Migalhas Edilícias

Sobre o despejo extrajudicial - Algumas anotações

O país avança na resolução de conflitos extrajudicialmente, como divórcios e despejos, pela rapidez, eficácia e menor custo. Projetos legislativos visam ampliar essas soluções mantendo a segurança jurídica.

12/12/2024

O país vem evoluindo consistentemente no campo da solução de conflitos sem a invocação do Poder Judiciário.

São processados extrajudicialmente, por exemplo, os divórcios, os inventários com ou sem testamento, com ou sem herdeiros menores de idade; a adjudicação compulsória; a usucapião. Não existe notícia de reclamações ou impugnações em quantidade sensível, a demonstrar quão satisfatórias são tais soluções não judiciais.

Lembremos, aliás, da “consignação em pagamento” para a qual se abriu a possibilidade de exercício não judicial em 1994 (ainda antes do atual CPC, se tratou de evolução quanto ao Código de 1973) – sem problema sério algum tendo sido arguido.

Esse afastamento da solução judicial tem agradado a todos devido à velocidade e à eficácia maiores, aos custos menores, à obtenção de segurança jurídica idêntica à alcançada judicialmente, à liberação do assoberbado Judiciário para que possa julgar questões mais intrincadas.

Por evidente, lesão alguma é afastada da apreciação judicial, exatamente conforme o comando constitucional (art. 5º - XXXV - a lei não excluirá da apreciação do Poder Judiciário lesão ou ameaça a direito).

Quanto aos processos judiciais de despejo por falta de pagamento, a par de sabido que não exigem maiores empenhos de erudição, já estando bastante sistematizada a respectiva operação há décadas (e raramente levantada questão processual em nossos tribunais), temos desde 1991, ao menos, a certeza legal, declarada no art. 80 da lei das locações: “As ações de despejo poderão ser consideradas como causas cíveis de menor complexidade”. Esse dispositivo legal permite que tais ações sejam julgadas até em “Juizados Especiais”, a depender de normatização específica, certamente.

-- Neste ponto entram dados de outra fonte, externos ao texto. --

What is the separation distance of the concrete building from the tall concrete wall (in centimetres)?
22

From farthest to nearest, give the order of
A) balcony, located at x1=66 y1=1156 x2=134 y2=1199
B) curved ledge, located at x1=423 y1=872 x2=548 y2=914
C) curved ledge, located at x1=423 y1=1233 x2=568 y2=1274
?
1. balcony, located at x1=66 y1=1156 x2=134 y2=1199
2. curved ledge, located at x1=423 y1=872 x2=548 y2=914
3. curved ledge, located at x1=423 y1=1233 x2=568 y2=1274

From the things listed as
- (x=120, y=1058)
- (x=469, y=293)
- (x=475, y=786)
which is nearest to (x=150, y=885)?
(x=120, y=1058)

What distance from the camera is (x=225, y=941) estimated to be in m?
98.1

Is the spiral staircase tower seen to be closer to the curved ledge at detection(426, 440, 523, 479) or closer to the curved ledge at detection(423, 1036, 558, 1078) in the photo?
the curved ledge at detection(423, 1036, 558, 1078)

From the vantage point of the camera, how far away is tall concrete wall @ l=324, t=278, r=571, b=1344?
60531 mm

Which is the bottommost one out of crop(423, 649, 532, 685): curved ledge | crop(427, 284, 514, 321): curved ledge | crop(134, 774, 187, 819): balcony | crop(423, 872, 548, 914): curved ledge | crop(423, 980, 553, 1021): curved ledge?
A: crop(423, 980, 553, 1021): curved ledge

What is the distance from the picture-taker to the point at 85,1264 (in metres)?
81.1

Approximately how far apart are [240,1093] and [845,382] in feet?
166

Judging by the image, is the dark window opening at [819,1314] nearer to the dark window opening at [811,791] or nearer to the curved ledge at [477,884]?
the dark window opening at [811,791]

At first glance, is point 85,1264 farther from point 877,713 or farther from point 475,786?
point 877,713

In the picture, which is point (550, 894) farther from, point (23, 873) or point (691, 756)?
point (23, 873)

Seja como for: De fato e de lei, são procedimentos sem complexidade, simples.

Detectando esse quadro em que se somavam a boa acolhida social dos procedimentos não judiciais, com a simplicidade das ações de despejo, os juristas cariocas Arnon Velmovitsky e Carlos Gabriel Feijó de Lima desenvolveram estudos e passaram a preconizar o despejo extrajudicial, levando aos casos de inadimplemento de aluguéis e de consignação de chaves do imóvel locado, a possibilidade de solução sem que seja necessário percorrer os caminhos forenses.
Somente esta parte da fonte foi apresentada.